I would recommend to do log-transformation of the TPM/RSEM dataset. PCA has a hidden assumption of normality. PCA finds the coordinate system such that it can maximize the variance between the points. This achieved using orthogonal principal components. In case of multivariate Gaussian distribution (for example: microarray dataset), orthogonal components implies that there is zero correlation between the components. However, it is not true for dataset with poission or negative binomial distributions (like RNA-Seq counts, tpm, rpkm). Also, RNA-Seq datasets are very skewed and since, PCA is very sensitive to outliers, it is not recommended to do PCA on these datasets. Instead, do a log transformation and then plot PCA. If you are not interested in doing log transformation, then use cmdscale function for MDS plots.

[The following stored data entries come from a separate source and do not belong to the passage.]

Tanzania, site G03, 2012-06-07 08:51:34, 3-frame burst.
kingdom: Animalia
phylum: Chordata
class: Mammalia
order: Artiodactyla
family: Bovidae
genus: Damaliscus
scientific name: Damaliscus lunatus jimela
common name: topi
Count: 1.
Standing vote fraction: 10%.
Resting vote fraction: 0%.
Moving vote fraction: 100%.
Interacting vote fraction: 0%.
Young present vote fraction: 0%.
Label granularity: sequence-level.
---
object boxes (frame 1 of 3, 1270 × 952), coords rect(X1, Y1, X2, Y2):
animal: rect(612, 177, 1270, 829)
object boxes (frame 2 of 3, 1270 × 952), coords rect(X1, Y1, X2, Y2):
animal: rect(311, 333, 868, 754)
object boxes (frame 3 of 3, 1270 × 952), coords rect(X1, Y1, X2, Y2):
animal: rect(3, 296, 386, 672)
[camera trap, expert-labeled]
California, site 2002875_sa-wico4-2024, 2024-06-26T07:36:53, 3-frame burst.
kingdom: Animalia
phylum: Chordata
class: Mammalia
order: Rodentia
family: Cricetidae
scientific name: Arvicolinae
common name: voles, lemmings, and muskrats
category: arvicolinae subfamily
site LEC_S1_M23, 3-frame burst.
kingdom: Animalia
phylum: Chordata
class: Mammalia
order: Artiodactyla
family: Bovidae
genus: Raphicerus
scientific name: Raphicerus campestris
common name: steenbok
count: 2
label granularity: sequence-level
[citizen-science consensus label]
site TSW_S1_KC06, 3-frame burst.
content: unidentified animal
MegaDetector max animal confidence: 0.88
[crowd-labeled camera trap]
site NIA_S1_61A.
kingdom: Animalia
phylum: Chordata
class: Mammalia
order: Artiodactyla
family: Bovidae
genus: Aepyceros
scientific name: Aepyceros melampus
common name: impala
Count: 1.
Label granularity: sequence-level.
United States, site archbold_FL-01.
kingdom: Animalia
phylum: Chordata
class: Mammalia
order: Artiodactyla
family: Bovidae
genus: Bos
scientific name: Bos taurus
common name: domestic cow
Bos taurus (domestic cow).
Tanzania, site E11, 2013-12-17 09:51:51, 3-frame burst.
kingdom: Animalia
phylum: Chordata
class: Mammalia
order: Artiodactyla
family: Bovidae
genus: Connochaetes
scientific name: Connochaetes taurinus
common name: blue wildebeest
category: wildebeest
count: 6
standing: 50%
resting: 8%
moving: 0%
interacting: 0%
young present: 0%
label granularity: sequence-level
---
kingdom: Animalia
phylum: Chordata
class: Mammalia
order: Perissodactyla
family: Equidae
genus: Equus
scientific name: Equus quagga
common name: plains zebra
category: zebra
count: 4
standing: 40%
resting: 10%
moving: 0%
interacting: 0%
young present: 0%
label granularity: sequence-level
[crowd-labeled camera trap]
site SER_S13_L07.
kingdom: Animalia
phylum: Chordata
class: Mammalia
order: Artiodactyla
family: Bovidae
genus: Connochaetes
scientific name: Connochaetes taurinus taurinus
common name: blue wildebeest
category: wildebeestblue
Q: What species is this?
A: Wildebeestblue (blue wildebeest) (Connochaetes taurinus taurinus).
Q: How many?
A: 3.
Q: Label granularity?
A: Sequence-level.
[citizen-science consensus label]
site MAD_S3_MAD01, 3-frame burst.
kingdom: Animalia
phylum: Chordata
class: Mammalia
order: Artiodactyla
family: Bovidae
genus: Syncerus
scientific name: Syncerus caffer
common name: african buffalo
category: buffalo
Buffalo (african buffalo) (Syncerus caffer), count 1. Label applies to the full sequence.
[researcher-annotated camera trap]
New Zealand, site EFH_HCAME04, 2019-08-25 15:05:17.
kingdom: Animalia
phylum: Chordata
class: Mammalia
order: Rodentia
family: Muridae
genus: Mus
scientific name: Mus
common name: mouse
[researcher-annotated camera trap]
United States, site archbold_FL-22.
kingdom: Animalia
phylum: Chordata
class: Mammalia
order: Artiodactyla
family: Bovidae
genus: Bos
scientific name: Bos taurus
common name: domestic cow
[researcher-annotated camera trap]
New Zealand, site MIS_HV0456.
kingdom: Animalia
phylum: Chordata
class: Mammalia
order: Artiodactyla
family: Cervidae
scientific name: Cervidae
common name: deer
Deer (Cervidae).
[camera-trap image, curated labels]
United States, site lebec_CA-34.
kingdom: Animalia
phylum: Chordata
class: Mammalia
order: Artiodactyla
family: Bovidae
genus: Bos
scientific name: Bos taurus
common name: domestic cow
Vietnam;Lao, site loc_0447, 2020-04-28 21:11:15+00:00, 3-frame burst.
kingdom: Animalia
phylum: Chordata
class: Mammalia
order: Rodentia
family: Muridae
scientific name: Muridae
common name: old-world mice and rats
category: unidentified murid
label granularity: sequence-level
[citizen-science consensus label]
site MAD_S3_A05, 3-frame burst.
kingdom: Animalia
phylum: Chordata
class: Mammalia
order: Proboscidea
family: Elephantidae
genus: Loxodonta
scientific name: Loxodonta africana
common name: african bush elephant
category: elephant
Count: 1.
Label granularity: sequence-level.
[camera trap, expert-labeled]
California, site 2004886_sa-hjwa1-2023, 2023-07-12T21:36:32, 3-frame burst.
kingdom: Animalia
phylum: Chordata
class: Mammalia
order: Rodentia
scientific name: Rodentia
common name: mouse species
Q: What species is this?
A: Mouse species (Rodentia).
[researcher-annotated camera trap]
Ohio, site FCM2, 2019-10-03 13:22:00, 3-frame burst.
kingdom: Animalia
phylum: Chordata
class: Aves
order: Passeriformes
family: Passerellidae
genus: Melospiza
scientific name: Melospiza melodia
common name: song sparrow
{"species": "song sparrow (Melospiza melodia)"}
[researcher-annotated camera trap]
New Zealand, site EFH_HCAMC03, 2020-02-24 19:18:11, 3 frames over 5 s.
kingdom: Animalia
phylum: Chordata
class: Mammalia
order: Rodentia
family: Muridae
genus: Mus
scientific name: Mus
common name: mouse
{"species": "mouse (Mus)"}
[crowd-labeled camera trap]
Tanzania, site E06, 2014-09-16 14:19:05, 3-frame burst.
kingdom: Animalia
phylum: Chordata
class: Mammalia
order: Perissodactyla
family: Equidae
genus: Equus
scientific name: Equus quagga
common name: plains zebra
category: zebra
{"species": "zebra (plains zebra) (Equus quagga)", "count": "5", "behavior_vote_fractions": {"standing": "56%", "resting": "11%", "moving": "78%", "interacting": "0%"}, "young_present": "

Update: Code for PCA plots
Suppose dat is your RPKM/TPM dataset. Make a genotype and/or condition vector.
genotype = c("KO1", "KO1", "WT1", "WT1","KO1", "WT1")
logTransformed.dat = log2(dat+ 1)
pcs = prcomp(t(logTransformed.dat), center = TRUE)
percentVar = round(((pcs$sdev) ^ 2 / sum((pcs$sdev) ^ 2)* 100), 2)
## PCA Plot
ggplot(as.data.frame(pcs$x), aes(PC1,PC2), environment = environment()) +
xlab(makeLab(percentVar,1)) + ylab(makeLab(percentVar,2)) + ggtitle(title) +
geom_point(size = 8, aes(colour = genotypes)) +
theme(legend.text = element_text(size = 16, face = "bold"),
legend.title = element_text(size = 16, colour = "black", face = "bold"),
plot.title = element_text(size = 0, face ="bold"),
axis.title = element_text(size = 18, face = "bold"),
axis.text.x = element_text(size = 16, face = "bold", color = "black"),
axis.text.y = element_text(size = 16, face = "bold", color = "black"),
plot.margin = unit(c(0.5,0.5,0.5,0.5), "cm"))
For Batch Effects, check if the samples are clustering together or not or is it clustering based on batches (if the batches is known). Check what does principal component 1 and 2 tells you about the dataset.